Retired from tech industry here in the heart of Silicon Valley. Long career with start up companies and building teams. Racing sailboats since the 90’s. Learned to sail here on SF Bay. “if you can sail here, you can sail anywhere”
Addicted to racing. Love one design, around the buoy type racing.
Originally from Kansas City… moved here for tech jobs and never looked back. When I moved here, I had been a rock climber/mountaineer for many years… all over the Rockies and west coast with a couple trips to Nepal. Here for a few years and my climbing partner got distracted by Law school so I did a lot of solo trips.
35 years ago, when he graduated from Law school, I thought ” Great! Got my partner back!” but he went out and bought a sailboat. I was bummed.
He needed rail meat for a race out of Coyote Point so I showed up knowing nothing… in my normal climbing clothes (nylon running shorts and a t-shirt). SF Bay handed me a very cold lesson. But, sailing is an engineer’s conundrum… how does this work?

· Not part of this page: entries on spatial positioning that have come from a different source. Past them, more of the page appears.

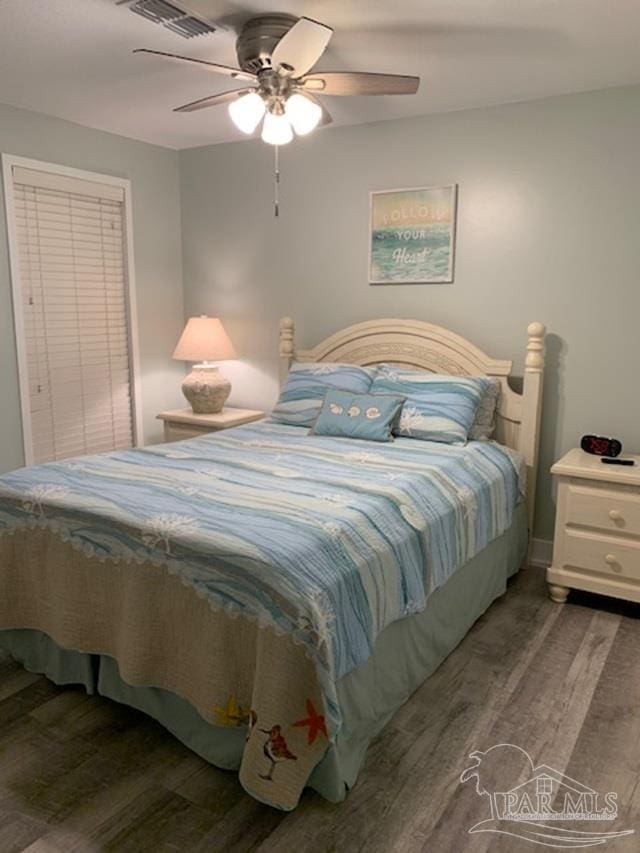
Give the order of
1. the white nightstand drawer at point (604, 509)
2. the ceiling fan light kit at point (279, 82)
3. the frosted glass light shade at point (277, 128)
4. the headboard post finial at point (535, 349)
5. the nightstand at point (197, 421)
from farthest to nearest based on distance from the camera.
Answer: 1. the nightstand at point (197, 421)
2. the headboard post finial at point (535, 349)
3. the white nightstand drawer at point (604, 509)
4. the frosted glass light shade at point (277, 128)
5. the ceiling fan light kit at point (279, 82)

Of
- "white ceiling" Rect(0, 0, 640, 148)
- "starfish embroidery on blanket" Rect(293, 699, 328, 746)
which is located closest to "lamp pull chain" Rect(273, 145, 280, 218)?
"white ceiling" Rect(0, 0, 640, 148)

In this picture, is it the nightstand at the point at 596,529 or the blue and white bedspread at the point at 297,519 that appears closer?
the blue and white bedspread at the point at 297,519

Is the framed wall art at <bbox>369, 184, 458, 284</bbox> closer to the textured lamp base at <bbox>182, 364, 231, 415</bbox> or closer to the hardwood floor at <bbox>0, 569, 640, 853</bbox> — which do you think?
the textured lamp base at <bbox>182, 364, 231, 415</bbox>

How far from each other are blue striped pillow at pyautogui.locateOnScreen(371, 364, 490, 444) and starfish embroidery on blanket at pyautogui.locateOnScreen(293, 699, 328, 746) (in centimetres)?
168

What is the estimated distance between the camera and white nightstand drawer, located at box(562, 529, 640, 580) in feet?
9.15

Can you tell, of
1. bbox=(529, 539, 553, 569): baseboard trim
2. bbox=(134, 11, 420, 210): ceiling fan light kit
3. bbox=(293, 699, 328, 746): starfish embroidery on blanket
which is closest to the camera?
bbox=(293, 699, 328, 746): starfish embroidery on blanket

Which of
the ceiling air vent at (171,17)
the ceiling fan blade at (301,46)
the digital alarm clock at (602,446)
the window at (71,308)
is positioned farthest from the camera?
the window at (71,308)

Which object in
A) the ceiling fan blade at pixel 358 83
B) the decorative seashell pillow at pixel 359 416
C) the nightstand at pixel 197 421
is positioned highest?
the ceiling fan blade at pixel 358 83

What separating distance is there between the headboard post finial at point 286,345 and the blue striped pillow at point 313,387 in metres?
0.39

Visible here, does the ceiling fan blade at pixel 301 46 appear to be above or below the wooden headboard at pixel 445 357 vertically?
above

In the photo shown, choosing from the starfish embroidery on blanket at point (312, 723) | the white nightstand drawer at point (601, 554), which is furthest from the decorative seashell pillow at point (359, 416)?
the starfish embroidery on blanket at point (312, 723)

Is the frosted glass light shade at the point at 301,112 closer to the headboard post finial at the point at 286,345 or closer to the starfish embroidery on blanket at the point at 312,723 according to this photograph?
the headboard post finial at the point at 286,345

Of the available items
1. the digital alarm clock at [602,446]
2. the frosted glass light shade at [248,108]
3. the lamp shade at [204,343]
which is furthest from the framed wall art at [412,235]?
the frosted glass light shade at [248,108]

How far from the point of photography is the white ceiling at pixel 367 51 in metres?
2.23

I learned to sail racing that little Cal 25 that was falling apart on SF Bay in high winds.
“In the early 90’s I bought a J/35 which I campaigned out of South Beach harbor and joined South Beach Yacht Club.
I learned to sail racing that little boat that was falling apart on SF Bay in high winds.
Then life and startups got in the way… sold the J/35 but sailed on Other People’s Boats. In general OPB is much more accessible. I joined a crew on a J/120 where we sailed for 10 years and developed a very tight team… the owner sold that and bought a J/111 which we sailed for another 9 or so years. Then the owner downsized to a Knarr (Norwegian classic looking boat about 30 feet long)
In 2019 I came home from Rolex Big Boat Series after a windy race week on the J/111. My wife says: “You gotta get an easier job on the boat… this one requires younger people?” I said “I already had the easy job”… she said “you need to drive the boat! ” I said “whose boat?” She said “Get your own.”
So, in January of 2020 I bought a J/88. 2020 was a rough sailing year but when the world started to turn back on, the one design fleets started racing again. The J/88 fleet in the bay area is 10 boats including the two new boats that showed up last year. We sail all the One Design regattas pretty much matching the huge J/105 Fleet here in the bay… there are probably 35-40 J/105s here.
The J Stop Regatta hosted by SBYC annually just happened this last weekend. Fun racing, ~ 30 boats… unusually light wind for June with a huge cross current. Fantastic strategic and tactical maneuver challenges (one event for us was when we passed “Split Water” on the reach and ended up about 1ft from them running up our butts!).
At this point, I have a great team… a couple who have sailed with me for 20 odd years… but more fun than that are all the women who are getting integrated into the team. My main competitive team is 3 women and 4 men. My Friday Night Series team is generally 2 men and 5-6 women. I am training up the women for the annual SBYC Red Bra Regatta in September. Last year’s team won their division on my J/88… “Butcher”.
So… J/boats racing is fantastic, competitive and occasionally brutal in San Francisco Bay winds. It is easy to get addicted to.